### Passage provided
START
Man, that is purty stuff. Are you referring to the color match soap/crap holder? I put that in at my house and it really was useful and broke up the massive slab....made it look real nice.


----------



## zannej

Chris said:


> I really like basements. I always wonder how the whole country has them except California.



No basements in my area either. I miss having a basement.

mustang, that looks awesome! Mind if I ask how much it cost for the wall pieces? How heavy are they?

Congratulations to your daughter! She sounds like a good kid.


----------



## mustanggarage

zannej said:


> No basements in my area either. I miss having a basement.
> 
> mustang, that looks awesome! Mind if I ask how much it cost for the wall pieces? How heavy are they?
> 
> Congratulations to your daughter! She sounds like a good kid.




all together for the wall pieces and the corner trim and the shower seat it was 1100.  that back piece was heavy.  I bought some glass moving suction cup handles that really helped to move the pieces into position, but my wife could not lift her end at all so I had to get my friend Jason from work to give me a hand.  

I did not want to post a picture of the seat install last night because I messed up.  I glued the seat down and held it in place with some quick clamps while we marked cut and positioned the back piece.  then I did the other big side piece.  finally I went back and permanently screwed the bench to the floor and put the shower side piece on the bench.  then the drywall on the outside of the bench.  that was when I realized that the top had slipped about a quarter of an inch.  it was angled and did not cover the back piece of onyx.  I was really ticked about it because by that point the silicone had setup and it was stuck.  anyway I finished up the bench and figured I would just have to cover that booboo up with some of the color match silicone and call it good enough.  but I had a brainstorm today at work.  I kept trying to think how I could get that piece loose without breaking it or the little lip that fits behind the back wall off.  I got a gigli saw blade that was going to expire from work and that was thin enough to slip in there and with a little patience I was able to cut the silicone and then reapply it and position the bench the way I want it.  it is not perfect but it is a lot better.  We also got the grout ordered and put up the shower caddy.  I chipped all the old thinset off the floor.  there is an old drain cleanout that I need to fill with a bit of self leveling concrete tomorrow and then I think we are ready for the tile guy.  he is coming over saturday.  I hope he can get it all done and come back on monday to grout it.  I need to get the cabinets in so I can order the countertop.  that is going to take a few weeks because they have to come over from omaha and measure it then put it on a cad program.  then they email it to me and I have to approve it before they make the countertops and bring it over.  I want to get it done by thanksgiving if at all possible.

anyway here are a couple more pics from today.


----------



## mustanggarage

havasu said:


> I recently changed to the 20 minute set up mud, and use a slightly wet sponge to knock down the high spots before it is completely set. No sanding at all, and once you put on a few coats, a nice orange peel or knock down texture make it look great.
END
### Provided material
START
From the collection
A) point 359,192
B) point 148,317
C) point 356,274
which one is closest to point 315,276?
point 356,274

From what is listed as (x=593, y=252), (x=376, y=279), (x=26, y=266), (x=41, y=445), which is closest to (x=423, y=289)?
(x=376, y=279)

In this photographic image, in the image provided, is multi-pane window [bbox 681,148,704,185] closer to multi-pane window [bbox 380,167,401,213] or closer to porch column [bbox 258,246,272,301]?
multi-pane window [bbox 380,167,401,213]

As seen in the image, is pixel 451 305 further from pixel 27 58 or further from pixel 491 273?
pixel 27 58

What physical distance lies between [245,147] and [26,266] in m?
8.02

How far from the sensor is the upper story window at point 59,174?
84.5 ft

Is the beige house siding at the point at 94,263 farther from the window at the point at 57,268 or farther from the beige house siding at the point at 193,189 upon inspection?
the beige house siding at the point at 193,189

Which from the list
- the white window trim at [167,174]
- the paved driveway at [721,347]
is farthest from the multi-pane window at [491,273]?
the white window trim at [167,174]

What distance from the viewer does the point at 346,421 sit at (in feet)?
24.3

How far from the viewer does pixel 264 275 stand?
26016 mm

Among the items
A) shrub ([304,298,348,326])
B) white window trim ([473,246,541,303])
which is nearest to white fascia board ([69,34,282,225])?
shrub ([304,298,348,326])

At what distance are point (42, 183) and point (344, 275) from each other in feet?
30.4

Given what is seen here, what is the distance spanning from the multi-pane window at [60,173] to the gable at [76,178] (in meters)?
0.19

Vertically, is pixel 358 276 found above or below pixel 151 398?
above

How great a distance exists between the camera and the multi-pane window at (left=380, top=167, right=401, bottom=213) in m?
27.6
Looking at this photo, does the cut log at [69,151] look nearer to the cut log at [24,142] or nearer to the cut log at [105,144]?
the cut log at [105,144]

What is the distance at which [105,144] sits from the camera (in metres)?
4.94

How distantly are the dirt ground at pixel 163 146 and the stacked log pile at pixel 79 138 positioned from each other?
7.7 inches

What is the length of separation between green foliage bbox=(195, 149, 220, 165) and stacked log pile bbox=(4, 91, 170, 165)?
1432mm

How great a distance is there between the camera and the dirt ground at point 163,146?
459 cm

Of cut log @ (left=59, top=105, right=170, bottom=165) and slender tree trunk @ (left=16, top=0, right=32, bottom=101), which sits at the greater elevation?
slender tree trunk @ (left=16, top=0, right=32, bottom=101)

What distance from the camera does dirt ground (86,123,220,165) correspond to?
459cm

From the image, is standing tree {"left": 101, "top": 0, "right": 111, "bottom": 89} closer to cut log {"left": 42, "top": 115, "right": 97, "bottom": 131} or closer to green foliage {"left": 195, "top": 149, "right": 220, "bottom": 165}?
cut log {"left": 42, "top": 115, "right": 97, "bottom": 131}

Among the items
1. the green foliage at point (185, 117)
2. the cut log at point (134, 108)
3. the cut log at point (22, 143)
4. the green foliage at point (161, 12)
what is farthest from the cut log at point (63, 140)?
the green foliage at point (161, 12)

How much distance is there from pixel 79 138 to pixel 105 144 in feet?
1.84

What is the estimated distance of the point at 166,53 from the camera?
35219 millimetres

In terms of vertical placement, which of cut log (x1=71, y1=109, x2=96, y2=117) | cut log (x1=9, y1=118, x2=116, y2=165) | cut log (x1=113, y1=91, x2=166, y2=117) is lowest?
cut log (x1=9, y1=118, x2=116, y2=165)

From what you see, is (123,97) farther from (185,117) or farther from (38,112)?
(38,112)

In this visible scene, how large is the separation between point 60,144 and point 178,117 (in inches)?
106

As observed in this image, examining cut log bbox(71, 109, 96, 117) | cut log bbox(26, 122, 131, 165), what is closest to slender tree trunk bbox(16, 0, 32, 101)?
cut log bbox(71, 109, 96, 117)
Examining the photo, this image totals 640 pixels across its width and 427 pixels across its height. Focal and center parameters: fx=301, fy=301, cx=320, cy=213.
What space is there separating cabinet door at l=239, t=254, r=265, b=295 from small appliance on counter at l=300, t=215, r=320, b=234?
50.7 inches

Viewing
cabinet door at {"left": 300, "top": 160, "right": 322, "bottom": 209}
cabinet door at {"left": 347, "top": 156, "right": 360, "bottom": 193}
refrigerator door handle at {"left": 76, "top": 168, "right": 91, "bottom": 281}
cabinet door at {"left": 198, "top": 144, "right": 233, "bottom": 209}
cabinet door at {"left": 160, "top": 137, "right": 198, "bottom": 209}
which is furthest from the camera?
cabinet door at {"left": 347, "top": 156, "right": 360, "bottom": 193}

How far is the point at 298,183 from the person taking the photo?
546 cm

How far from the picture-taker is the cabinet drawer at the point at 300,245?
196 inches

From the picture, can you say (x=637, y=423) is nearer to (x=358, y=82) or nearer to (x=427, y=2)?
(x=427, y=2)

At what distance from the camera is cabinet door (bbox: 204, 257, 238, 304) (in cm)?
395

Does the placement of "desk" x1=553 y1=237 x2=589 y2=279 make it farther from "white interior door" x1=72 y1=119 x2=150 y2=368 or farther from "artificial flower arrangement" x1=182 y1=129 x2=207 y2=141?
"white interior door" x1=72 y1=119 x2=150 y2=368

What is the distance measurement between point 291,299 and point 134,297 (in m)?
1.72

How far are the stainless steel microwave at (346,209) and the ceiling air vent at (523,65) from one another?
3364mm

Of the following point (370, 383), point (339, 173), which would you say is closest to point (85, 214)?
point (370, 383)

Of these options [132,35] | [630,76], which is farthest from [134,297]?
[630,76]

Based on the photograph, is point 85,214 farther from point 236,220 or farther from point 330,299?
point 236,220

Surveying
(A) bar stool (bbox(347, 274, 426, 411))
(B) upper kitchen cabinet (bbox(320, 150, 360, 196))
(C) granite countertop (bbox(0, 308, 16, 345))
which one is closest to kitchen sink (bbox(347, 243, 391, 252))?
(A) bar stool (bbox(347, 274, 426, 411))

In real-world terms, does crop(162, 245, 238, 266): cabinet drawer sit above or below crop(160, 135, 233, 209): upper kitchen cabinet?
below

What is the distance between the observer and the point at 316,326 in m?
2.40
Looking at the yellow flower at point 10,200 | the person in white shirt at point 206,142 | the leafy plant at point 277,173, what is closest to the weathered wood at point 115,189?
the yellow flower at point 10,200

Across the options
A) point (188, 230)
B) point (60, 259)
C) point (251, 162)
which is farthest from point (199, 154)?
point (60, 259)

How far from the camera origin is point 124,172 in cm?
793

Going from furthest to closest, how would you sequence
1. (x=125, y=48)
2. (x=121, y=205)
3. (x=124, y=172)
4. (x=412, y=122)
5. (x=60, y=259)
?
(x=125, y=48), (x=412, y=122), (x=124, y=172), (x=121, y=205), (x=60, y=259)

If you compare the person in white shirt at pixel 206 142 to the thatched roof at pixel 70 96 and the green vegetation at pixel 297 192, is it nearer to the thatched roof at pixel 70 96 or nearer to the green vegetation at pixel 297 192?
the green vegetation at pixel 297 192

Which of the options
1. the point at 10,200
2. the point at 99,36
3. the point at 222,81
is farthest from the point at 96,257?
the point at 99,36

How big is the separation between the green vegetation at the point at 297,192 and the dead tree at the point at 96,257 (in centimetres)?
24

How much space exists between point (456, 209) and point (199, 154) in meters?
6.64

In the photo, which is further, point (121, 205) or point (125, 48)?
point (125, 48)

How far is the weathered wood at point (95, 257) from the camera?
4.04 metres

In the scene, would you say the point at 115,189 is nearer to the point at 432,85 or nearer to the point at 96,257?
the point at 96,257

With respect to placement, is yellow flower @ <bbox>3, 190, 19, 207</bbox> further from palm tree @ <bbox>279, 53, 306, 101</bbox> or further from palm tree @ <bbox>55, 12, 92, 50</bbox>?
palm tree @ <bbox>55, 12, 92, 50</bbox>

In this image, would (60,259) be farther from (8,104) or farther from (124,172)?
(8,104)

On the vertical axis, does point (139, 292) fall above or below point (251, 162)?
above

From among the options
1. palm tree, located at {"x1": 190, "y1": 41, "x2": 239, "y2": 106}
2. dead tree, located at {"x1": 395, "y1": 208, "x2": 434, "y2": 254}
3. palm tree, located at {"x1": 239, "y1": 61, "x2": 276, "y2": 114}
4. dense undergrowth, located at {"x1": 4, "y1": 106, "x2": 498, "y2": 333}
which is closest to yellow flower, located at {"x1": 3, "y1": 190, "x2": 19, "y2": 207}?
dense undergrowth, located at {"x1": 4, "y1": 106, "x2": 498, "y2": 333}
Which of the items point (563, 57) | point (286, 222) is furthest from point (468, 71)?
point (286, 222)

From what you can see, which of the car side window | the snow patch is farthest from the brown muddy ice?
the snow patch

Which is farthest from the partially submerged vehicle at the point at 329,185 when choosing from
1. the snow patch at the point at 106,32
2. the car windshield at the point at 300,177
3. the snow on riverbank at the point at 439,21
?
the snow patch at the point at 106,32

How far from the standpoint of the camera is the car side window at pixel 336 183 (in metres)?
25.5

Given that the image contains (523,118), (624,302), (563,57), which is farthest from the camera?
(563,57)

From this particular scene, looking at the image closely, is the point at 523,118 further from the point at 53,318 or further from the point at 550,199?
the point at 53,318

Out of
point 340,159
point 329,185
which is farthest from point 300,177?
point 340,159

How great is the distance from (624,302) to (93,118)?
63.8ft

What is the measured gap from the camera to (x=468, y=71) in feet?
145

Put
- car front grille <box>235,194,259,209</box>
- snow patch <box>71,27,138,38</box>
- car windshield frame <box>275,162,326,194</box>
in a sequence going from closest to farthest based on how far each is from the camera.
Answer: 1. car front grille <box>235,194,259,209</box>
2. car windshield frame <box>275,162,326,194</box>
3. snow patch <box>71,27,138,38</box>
END
### Written tasks
1. Transcribe the part of the shower remodel thread that opens with the words containing "Man, that is" and closes with "look real nice.".
2. Pick up the shower remodel thread after its last line and carry it forward.
The items are separate material from the shower remodel thread.

### Final answers
1.
Man, that is purty stuff. Are you referring to the color match soap/crap holder? I put that in at my house and it really was useful and broke up the massive slab....made it look real nice.

2.
by the way havasu thanks for that sponge tip.  I tried that towards the end of my drywall journey and it really did help a lot to reduce the sanding needed.


----------



## havasu

What is the third hole, just to the right of the shower valve? A dedicated handheld shower port? If so, extra slick!


----------



## mustanggarage

havasu said:


> What is the third hole, just to the right of the shower valve? A dedicated handheld shower port? If so, extra slick!



yes it is the hole for the handheld shower head.  there is only two holes in the onyx though.  what looks like a third hole for the regular shower head is just a reflection of a bare lightbulb hanging from the can light fixture.  the actual shower head will come straight out of the ceiling.


----------



## havasu

No kidding. Seems that you were at the exact angle to give the reflection the look of a hole. That idea with the ceiling shower is over the top! Outstanding!


----------



## mustanggarage

havasu said:


> No kidding. Seems that you were at the exact angle to give the reflection the look of a hole. That idea with the ceiling shower is over the top! Outstanding!



yeah that was the plumbers suggestion.  I think it will be cool.  so we got a large rain shower type shower head.  my daughter liked the square shape better than round.  it fit the theme she had in mind better.

so these are the shower heads we are using.  again the square one will be coming straight down out of the ceiling.  but it has a swivel so it can be directed a bit.  the hand held is setup to save water so it works on fairly low volumes of water and has a valve in it so you can shut it off if you want to. 

View attachment e34d4b1a-abfd-4933-871b-d6af82f6477a_400.jpg


View attachment fda41358-0ee7-46db-b2eb-d2d300c95973_400.jpg


----------



## Chris

Looks great!


----------



## mustanggarage

apparently my wife is a better photographer than I am.  here are a couple pics she took.


----------



## mustanggarage

the tile is down.  it still needs to be grouted yet.  that will happen sometime this week.  I think I will wait to post pics until the grout is finished.


----------



## havasu

I'm sure it looks great. I can't wait to see it.


----------



## mustanggarage

the tile is in.  tomorrow i am going to try and get the cabinets installed.









after grout.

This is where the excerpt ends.